▸ **DIRECTION**
Repeat the listing below in full, exactly as it stands.

┌─ STORED ROWS

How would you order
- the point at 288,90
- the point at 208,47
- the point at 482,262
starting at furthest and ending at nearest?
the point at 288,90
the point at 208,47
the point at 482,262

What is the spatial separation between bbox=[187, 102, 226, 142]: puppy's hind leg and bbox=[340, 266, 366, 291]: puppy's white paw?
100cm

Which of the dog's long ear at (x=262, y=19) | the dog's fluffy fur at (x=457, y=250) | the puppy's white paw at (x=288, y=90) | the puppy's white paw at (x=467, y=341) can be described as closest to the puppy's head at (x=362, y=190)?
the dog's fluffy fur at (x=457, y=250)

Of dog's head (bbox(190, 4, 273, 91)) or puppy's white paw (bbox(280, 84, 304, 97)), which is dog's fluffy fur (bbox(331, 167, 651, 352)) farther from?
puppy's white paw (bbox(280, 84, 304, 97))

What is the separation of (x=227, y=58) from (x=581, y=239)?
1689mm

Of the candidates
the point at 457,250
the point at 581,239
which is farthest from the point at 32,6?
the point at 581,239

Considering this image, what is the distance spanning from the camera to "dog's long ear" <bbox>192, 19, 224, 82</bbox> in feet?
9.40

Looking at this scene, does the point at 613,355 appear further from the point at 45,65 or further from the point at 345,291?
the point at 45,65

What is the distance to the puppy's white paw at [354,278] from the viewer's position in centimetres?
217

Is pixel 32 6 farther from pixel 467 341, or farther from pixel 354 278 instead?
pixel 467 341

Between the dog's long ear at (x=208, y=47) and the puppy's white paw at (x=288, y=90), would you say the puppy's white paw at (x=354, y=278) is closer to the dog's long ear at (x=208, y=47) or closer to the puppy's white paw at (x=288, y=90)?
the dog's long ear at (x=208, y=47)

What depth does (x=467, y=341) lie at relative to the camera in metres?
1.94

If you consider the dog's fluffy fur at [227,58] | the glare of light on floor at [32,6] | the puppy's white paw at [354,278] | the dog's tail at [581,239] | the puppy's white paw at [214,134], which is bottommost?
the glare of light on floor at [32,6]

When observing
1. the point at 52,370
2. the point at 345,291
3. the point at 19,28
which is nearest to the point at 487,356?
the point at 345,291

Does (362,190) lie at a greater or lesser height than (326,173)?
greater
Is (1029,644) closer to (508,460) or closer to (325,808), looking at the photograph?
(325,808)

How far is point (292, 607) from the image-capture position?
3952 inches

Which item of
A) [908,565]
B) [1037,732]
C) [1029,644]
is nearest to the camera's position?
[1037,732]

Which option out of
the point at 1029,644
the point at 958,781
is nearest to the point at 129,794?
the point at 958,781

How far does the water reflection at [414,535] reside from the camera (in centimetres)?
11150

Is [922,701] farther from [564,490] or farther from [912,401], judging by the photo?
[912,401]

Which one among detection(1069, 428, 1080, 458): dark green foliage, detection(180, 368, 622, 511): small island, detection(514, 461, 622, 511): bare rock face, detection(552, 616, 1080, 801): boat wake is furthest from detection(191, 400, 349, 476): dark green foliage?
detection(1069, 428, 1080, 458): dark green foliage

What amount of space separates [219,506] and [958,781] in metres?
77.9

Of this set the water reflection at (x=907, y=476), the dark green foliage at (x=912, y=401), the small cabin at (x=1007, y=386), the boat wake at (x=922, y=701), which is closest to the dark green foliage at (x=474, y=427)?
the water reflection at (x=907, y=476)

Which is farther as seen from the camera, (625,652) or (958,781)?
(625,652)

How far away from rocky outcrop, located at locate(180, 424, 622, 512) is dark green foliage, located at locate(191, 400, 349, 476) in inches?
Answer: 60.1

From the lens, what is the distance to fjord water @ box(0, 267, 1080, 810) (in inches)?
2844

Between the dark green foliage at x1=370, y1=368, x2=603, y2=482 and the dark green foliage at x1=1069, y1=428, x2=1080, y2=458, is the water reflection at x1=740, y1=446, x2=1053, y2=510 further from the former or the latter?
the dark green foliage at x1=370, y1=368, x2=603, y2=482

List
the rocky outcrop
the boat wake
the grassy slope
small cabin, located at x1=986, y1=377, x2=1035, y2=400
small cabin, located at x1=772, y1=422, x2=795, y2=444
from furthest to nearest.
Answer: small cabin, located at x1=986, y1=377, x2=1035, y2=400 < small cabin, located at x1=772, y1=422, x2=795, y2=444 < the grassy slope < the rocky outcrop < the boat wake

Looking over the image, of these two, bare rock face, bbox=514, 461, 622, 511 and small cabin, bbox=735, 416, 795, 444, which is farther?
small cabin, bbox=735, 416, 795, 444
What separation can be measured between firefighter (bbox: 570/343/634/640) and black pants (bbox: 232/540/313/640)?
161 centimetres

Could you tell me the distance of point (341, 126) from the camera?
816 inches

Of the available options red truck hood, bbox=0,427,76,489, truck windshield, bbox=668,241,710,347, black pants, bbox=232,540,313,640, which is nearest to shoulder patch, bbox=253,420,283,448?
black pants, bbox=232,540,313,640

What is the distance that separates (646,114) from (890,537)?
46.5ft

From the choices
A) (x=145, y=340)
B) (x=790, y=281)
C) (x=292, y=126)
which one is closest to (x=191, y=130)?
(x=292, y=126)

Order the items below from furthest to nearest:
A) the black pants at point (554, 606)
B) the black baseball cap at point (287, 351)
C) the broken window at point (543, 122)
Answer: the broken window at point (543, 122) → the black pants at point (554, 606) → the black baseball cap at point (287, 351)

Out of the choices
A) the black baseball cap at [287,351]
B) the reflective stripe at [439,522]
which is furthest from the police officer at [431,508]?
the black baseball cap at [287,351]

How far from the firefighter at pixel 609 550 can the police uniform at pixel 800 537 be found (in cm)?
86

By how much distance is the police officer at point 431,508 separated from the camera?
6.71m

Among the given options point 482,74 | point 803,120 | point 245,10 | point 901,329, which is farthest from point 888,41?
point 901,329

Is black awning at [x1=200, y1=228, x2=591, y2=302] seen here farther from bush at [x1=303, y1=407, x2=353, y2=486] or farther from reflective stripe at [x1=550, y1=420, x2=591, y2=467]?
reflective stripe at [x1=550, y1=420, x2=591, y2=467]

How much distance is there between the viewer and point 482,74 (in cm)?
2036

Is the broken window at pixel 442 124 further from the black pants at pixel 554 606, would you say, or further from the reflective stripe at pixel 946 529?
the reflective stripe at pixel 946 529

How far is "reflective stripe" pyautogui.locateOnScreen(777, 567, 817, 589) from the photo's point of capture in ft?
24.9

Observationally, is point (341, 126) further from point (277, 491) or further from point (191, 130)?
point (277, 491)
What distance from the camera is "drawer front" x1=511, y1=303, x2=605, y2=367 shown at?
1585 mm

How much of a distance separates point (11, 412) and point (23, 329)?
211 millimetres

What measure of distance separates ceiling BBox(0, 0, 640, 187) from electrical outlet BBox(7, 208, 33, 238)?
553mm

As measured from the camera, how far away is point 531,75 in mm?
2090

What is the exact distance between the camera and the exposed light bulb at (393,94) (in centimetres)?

└─

▸ **REPLY TO THE EXERCISE**
How would you order
- the point at 288,90
- the point at 208,47
- the point at 482,262
starting at furthest and ending at nearest?
the point at 288,90
the point at 208,47
the point at 482,262

What is the spatial separation between bbox=[187, 102, 226, 142]: puppy's hind leg and bbox=[340, 266, 366, 291]: puppy's white paw?
100cm

Which of the dog's long ear at (x=262, y=19) | the dog's fluffy fur at (x=457, y=250) | the puppy's white paw at (x=288, y=90) | the puppy's white paw at (x=467, y=341) can be described as closest to the puppy's head at (x=362, y=190)?
the dog's fluffy fur at (x=457, y=250)

Of dog's head (bbox(190, 4, 273, 91)) or puppy's white paw (bbox(280, 84, 304, 97)), which is dog's fluffy fur (bbox(331, 167, 651, 352)) farther from?
puppy's white paw (bbox(280, 84, 304, 97))

What is the separation of (x=227, y=58) from (x=581, y=239)?
1689mm

Of the candidates
the point at 457,250
the point at 581,239
which is farthest from the point at 32,6?
the point at 581,239

Considering this image, what is the distance spanning from the camera to "dog's long ear" <bbox>192, 19, 224, 82</bbox> in feet?
9.40

Looking at this scene, does the point at 613,355 appear further from the point at 45,65 or further from the point at 345,291?
the point at 45,65

What is the distance to the puppy's white paw at [354,278] from the viewer's position in centimetres?
217

Is pixel 32 6 farther from pixel 467 341, or farther from pixel 354 278 instead?
pixel 467 341

Between the dog's long ear at (x=208, y=47) and the puppy's white paw at (x=288, y=90), would you say the puppy's white paw at (x=354, y=278) is closer to the dog's long ear at (x=208, y=47) or closer to the puppy's white paw at (x=288, y=90)?
the dog's long ear at (x=208, y=47)

What depth does (x=467, y=341) lie at relative to the camera in metres?
1.94

If you consider the dog's fluffy fur at [227,58] | the glare of light on floor at [32,6] | the puppy's white paw at [354,278] | the dog's tail at [581,239] | the puppy's white paw at [214,134], which is bottommost?
the glare of light on floor at [32,6]

When observing
1. the point at 52,370
2. the point at 345,291
3. the point at 19,28
which is nearest to the point at 487,356?
the point at 345,291

Does (362,190) lie at a greater or lesser height than (326,173)?
greater
Is (1029,644) closer to (508,460) or closer to (325,808), looking at the photograph?
(325,808)

How far is point (292, 607) from the image-capture position?
3952 inches

Which item of
A) [908,565]
B) [1037,732]
C) [1029,644]
is nearest to the camera's position?
[1037,732]

Which option out of
the point at 1029,644
the point at 958,781
is nearest to the point at 129,794?
the point at 958,781

How far does the water reflection at [414,535] reside from the camera (in centimetres)?
11150

Is [922,701] farther from [564,490] or farther from [912,401], judging by the photo?
[912,401]

Which one among detection(1069, 428, 1080, 458): dark green foliage, detection(180, 368, 622, 511): small island, detection(514, 461, 622, 511): bare rock face, detection(552, 616, 1080, 801): boat wake is furthest from detection(191, 400, 349, 476): dark green foliage?
detection(1069, 428, 1080, 458): dark green foliage

What amount of space separates [219,506] and [958,781] in metres?
77.9

Of this set the water reflection at (x=907, y=476), the dark green foliage at (x=912, y=401), the small cabin at (x=1007, y=386), the boat wake at (x=922, y=701), which is closest to the dark green foliage at (x=474, y=427)?
the water reflection at (x=907, y=476)

Which is farther as seen from the camera, (625,652) or (958,781)?
(625,652)

How far away from rocky outcrop, located at locate(180, 424, 622, 512) is dark green foliage, located at locate(191, 400, 349, 476) in inches?
Answer: 60.1

From the lens, what is the distance to fjord water @ box(0, 267, 1080, 810) (in inches)?
2844

Between the dark green foliage at x1=370, y1=368, x2=603, y2=482 and the dark green foliage at x1=1069, y1=428, x2=1080, y2=458, is the water reflection at x1=740, y1=446, x2=1053, y2=510 further from the former or the latter?
the dark green foliage at x1=370, y1=368, x2=603, y2=482

List
the rocky outcrop
the boat wake
the grassy slope
small cabin, located at x1=986, y1=377, x2=1035, y2=400
small cabin, located at x1=772, y1=422, x2=795, y2=444
from furthest to nearest.
Answer: small cabin, located at x1=986, y1=377, x2=1035, y2=400 < small cabin, located at x1=772, y1=422, x2=795, y2=444 < the grassy slope < the rocky outcrop < the boat wake

Looking over the image, of these two, bare rock face, bbox=514, 461, 622, 511 and small cabin, bbox=735, 416, 795, 444, which is farther?
small cabin, bbox=735, 416, 795, 444
What separation can be measured between firefighter (bbox: 570/343/634/640) and black pants (bbox: 232/540/313/640)?
161 centimetres

Could you tell me the distance of point (341, 126) from the camera?
816 inches

Of the available options red truck hood, bbox=0,427,76,489, truck windshield, bbox=668,241,710,347, black pants, bbox=232,540,313,640, which is nearest to shoulder patch, bbox=253,420,283,448?
black pants, bbox=232,540,313,640

What is the distance that separates (646,114) from (890,537)?
46.5ft

From the choices
A) (x=145, y=340)
B) (x=790, y=281)
C) (x=292, y=126)
which one is closest to (x=191, y=130)?
(x=292, y=126)

Order the items below from furthest to nearest:
A) the black pants at point (554, 606)
B) the black baseball cap at point (287, 351)
C) the broken window at point (543, 122)
Answer: the broken window at point (543, 122) → the black pants at point (554, 606) → the black baseball cap at point (287, 351)

Out of the choices
A) the black baseball cap at [287,351]
B) the reflective stripe at [439,522]
which is furthest from the police officer at [431,508]?
the black baseball cap at [287,351]

How far from the firefighter at pixel 609 550 can the police uniform at pixel 800 537 be found (in cm)?
86

By how much distance is the police officer at point 431,508 separated from the camera?
6.71m

Among the given options point 482,74 | point 803,120 | point 245,10 | point 901,329, which is farthest from point 888,41?
point 901,329

Is black awning at [x1=200, y1=228, x2=591, y2=302] seen here farther from bush at [x1=303, y1=407, x2=353, y2=486] or farther from reflective stripe at [x1=550, y1=420, x2=591, y2=467]?
reflective stripe at [x1=550, y1=420, x2=591, y2=467]

How much distance is there between the viewer and point 482,74 (in cm)?
2036

Is the broken window at pixel 442 124 further from the black pants at pixel 554 606, would you say, or further from the reflective stripe at pixel 946 529?
the reflective stripe at pixel 946 529

How far is "reflective stripe" pyautogui.locateOnScreen(777, 567, 817, 589) from the photo's point of capture in ft?
24.9

Observationally, is point (341, 126) further from point (277, 491) or further from point (191, 130)?
point (277, 491)
What distance from the camera is "drawer front" x1=511, y1=303, x2=605, y2=367 shown at?
1585 mm

How much of a distance separates point (11, 412) and point (23, 329)?
211 millimetres

What measure of distance separates ceiling BBox(0, 0, 640, 187) from electrical outlet BBox(7, 208, 33, 238)?
553mm

As measured from the camera, how far away is point 531,75 in mm?
2090

What is the exact distance between the camera and the exposed light bulb at (393,94) (in centimetres)?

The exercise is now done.